In the last full week of February, front-month crude posted the largest weekly gain in 2 years in the New York market as turmoil in Libya shut in 850,000 b/d of crude production.

After oscillating around $100/bbl during the week, the April contract for benchmark US light, sweet crudes closed at $97.88/bbl Feb. 25 on the New York Mercantile Exchange, up 1% for the day and 9% for the week. In London, the April IPE contract for North Sea Brent crude continued its advance to $112.14/bbl.

“The Libyan crisis currently presents the most serious geopolitical risk to global oil supply in recent memory,” said analysts in the Houston office of Raymond James & Associates Inc. “The oil market is fearful not just of continued Libyan production disruptions but the risk of them spreading to Algeria and, in an ‘Armageddon scenario,’ the Arabian Peninsula.

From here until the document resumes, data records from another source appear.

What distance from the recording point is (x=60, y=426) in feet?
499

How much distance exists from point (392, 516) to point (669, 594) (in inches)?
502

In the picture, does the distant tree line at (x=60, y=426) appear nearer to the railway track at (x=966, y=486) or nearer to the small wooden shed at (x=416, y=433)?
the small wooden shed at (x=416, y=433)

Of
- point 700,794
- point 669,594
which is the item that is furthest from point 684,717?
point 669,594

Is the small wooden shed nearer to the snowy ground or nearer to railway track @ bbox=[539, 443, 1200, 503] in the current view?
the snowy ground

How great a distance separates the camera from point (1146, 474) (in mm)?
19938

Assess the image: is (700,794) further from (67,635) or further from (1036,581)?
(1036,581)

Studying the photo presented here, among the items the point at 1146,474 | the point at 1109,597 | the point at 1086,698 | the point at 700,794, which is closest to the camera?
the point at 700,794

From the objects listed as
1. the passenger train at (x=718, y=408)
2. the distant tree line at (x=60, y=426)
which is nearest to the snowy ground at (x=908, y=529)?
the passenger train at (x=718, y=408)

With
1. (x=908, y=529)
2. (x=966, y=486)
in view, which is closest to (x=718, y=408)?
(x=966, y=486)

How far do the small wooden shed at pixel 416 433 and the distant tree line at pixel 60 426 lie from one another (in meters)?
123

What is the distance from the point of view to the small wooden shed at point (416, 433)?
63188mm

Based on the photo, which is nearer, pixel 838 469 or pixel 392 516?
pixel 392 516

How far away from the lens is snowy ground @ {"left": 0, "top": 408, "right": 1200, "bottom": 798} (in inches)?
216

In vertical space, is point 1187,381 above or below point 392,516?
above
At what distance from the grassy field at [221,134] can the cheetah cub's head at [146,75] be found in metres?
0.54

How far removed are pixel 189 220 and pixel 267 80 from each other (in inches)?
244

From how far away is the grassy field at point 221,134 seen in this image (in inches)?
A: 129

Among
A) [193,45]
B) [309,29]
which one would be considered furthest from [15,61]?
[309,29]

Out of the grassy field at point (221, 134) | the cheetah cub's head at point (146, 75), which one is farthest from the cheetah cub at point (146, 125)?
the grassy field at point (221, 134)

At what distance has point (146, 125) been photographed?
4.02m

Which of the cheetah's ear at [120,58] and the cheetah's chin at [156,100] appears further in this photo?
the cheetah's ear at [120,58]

The Organization of Petroleum Exporting Countries could cope with a total Libyan shutdown, and even a concurrent Algerian shutdown would be difficult but generally manageable, “albeit with much higher prices.” However, Raymond James analysts said, “There is simply no precedent for a Saudi-sized supply disruption, and to say that the oil market would go berserk in such a situation is an understatement. All in all, we wouldn't lose sleep over this extreme-case scenario, but it would seem that $100/bbl WTI (add $10 for Brent) is here to stay, courtesy of the Middle East.”

Refining outlook
Anuj Sharma, research analyst at Pritchard Capital Partners LLC, Houston, said, “Although Saudi Arabia has reiterated its commitment to put more supplies into the market, the challenge is that Libyan production is of sweeter grade than what could be replaced by the Saudi supplies; and the European refineries, which process low-sulfur Libyan crude, would most likely not be able to process higher-sulfur Saudi crude.” If Libyan oil exports are disrupted for an extended period, it could create a severe shortage of sweet crude in the global market.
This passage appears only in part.